Aim of the exercise
Please repeat exactly the lines from the one containing "Mimosa Python Leather" to the end of the entries below, both included, and omit all pictures.

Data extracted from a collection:
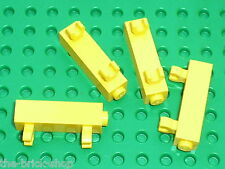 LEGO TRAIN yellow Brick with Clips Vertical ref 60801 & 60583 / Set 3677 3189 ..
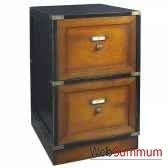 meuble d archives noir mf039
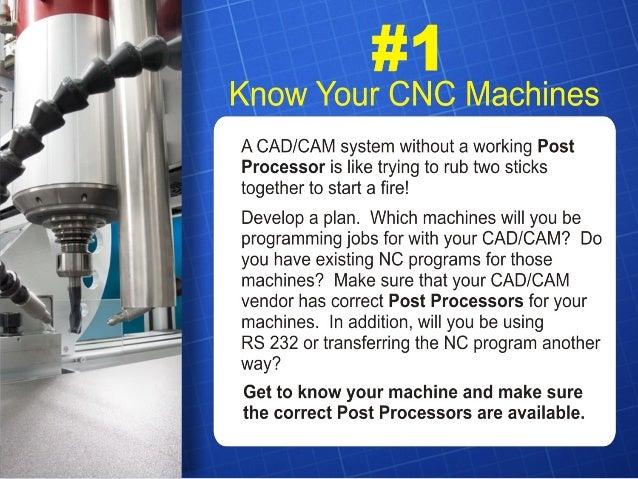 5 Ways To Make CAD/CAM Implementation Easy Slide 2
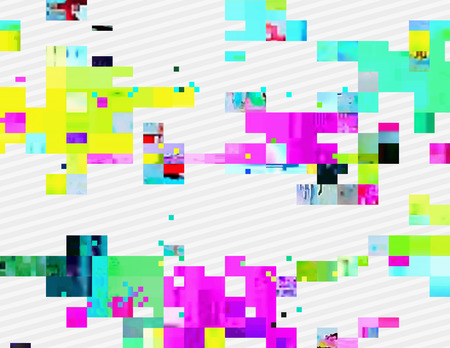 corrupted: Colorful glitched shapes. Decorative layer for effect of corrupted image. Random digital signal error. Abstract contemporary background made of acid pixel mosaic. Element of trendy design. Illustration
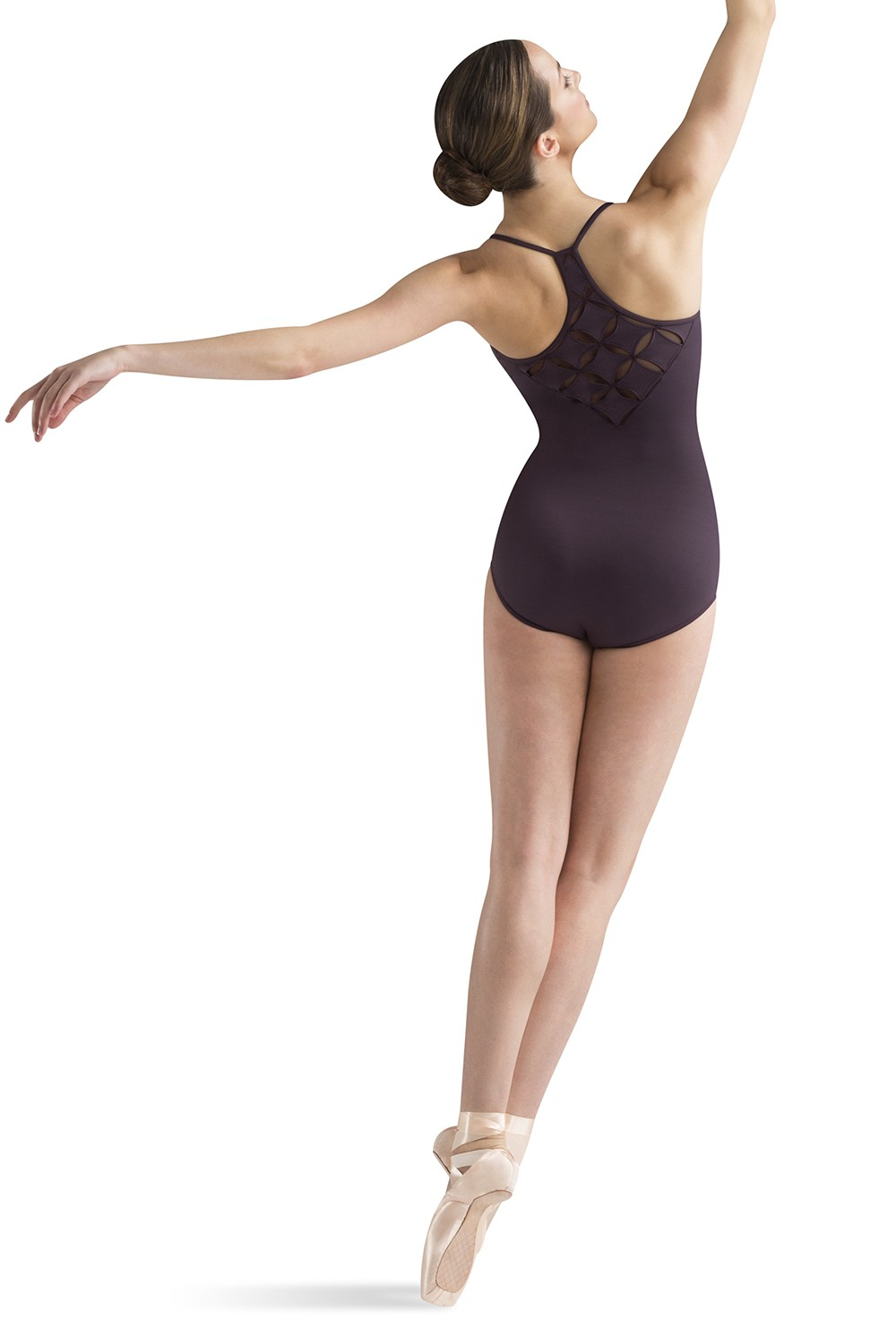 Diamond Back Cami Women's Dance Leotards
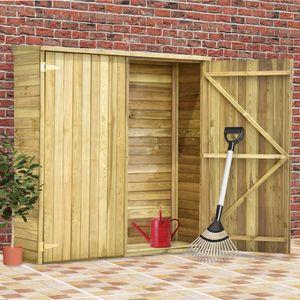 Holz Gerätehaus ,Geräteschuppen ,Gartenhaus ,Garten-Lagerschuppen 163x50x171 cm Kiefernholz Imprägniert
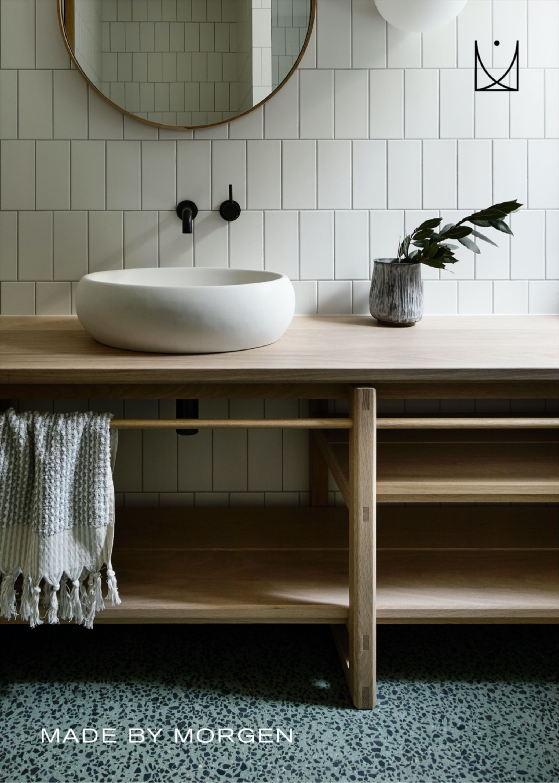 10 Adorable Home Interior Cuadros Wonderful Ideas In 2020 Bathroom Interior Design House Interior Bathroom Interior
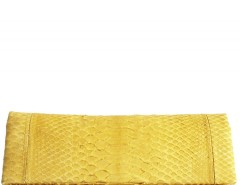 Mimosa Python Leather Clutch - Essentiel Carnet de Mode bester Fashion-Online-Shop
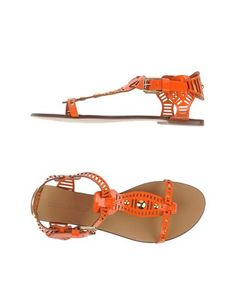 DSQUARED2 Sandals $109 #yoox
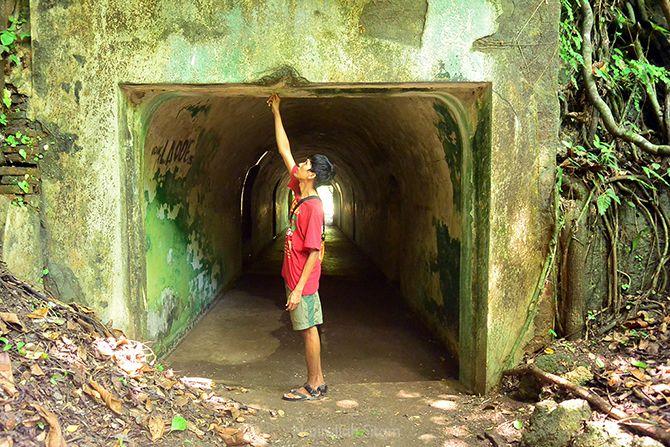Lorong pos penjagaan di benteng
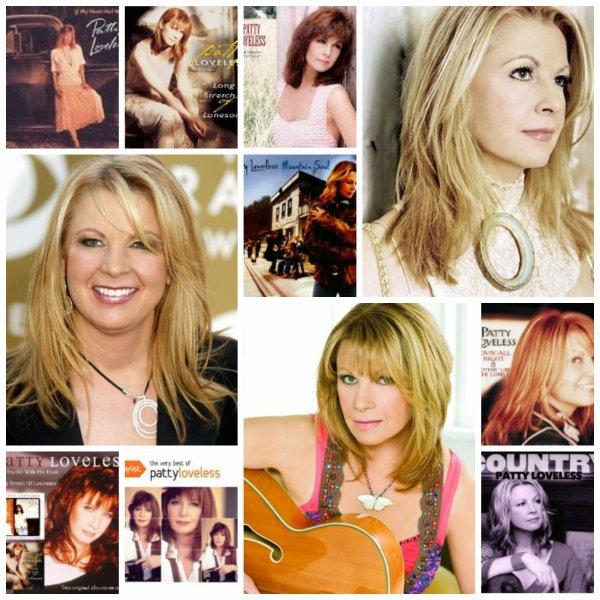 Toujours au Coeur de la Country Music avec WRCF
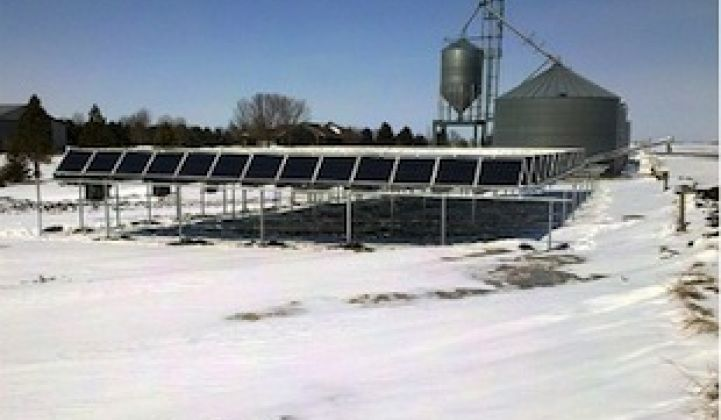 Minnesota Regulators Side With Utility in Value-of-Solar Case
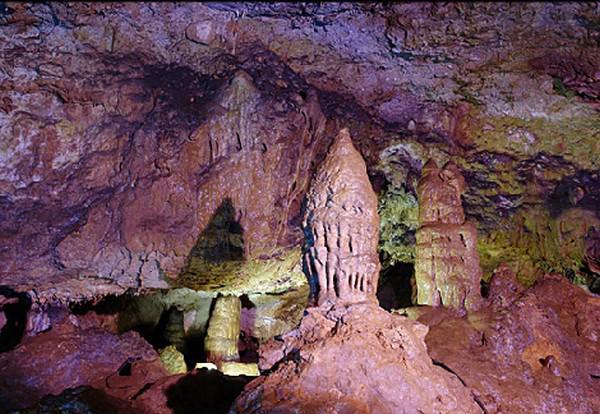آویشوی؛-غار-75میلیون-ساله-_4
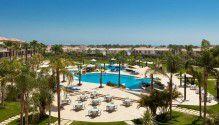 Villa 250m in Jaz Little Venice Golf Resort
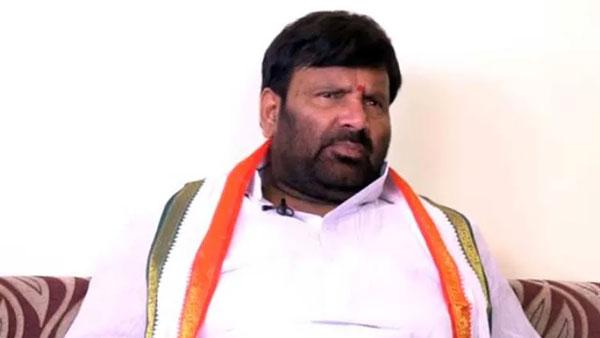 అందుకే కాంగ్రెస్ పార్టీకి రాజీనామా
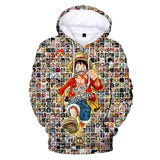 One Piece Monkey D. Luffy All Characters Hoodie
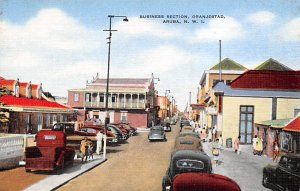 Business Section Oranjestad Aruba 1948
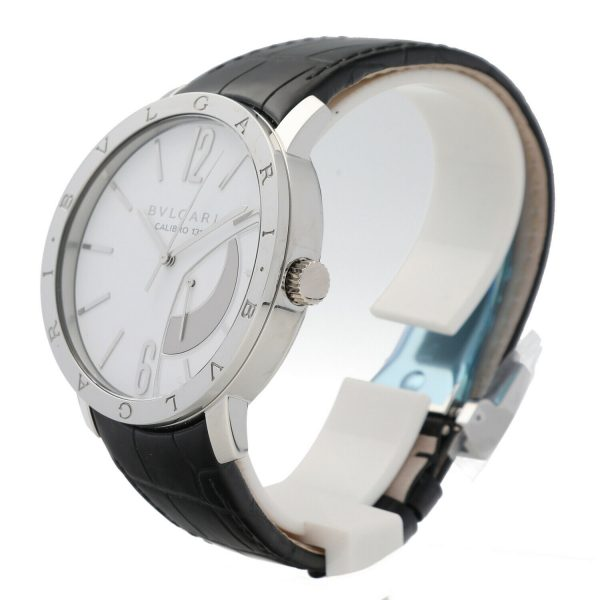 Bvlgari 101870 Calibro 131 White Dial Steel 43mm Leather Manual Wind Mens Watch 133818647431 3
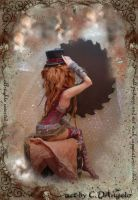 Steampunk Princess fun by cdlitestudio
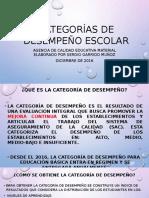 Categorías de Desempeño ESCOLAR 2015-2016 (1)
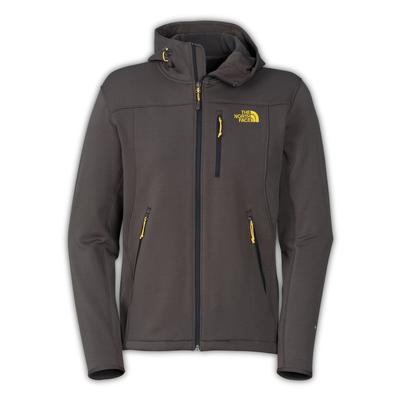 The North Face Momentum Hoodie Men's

Reply
 Mimosa Python Leather Clutch - Essentiel Carnet de Mode bester Fashion-Online-Shop
 DSQUARED2 Sandals $109 #yoox
Lorong pos penjagaan di benteng
 Toujours au Coeur de la Country Music avec WRCF
 Minnesota Regulators Side With Utility in Value-of-Solar Case
آویشوی؛-غار-75میلیون-ساله-_4
 Villa 250m in Jaz Little Venice Golf Resort
 అందుకే కాంగ్రెస్ పార్టీకి రాజీనామా
 One Piece Monkey D. Luffy All Characters Hoodie
 Business Section Oranjestad Aruba 1948
 Bvlgari 101870 Calibro 131 White Dial Steel 43mm Leather Manual Wind Mens Watch 133818647431 3
 Steampunk Princess fun by cdlitestudio
 Categorías de Desempeño ESCOLAR 2015-2016 (1)
 The North Face Momentum Hoodie Men's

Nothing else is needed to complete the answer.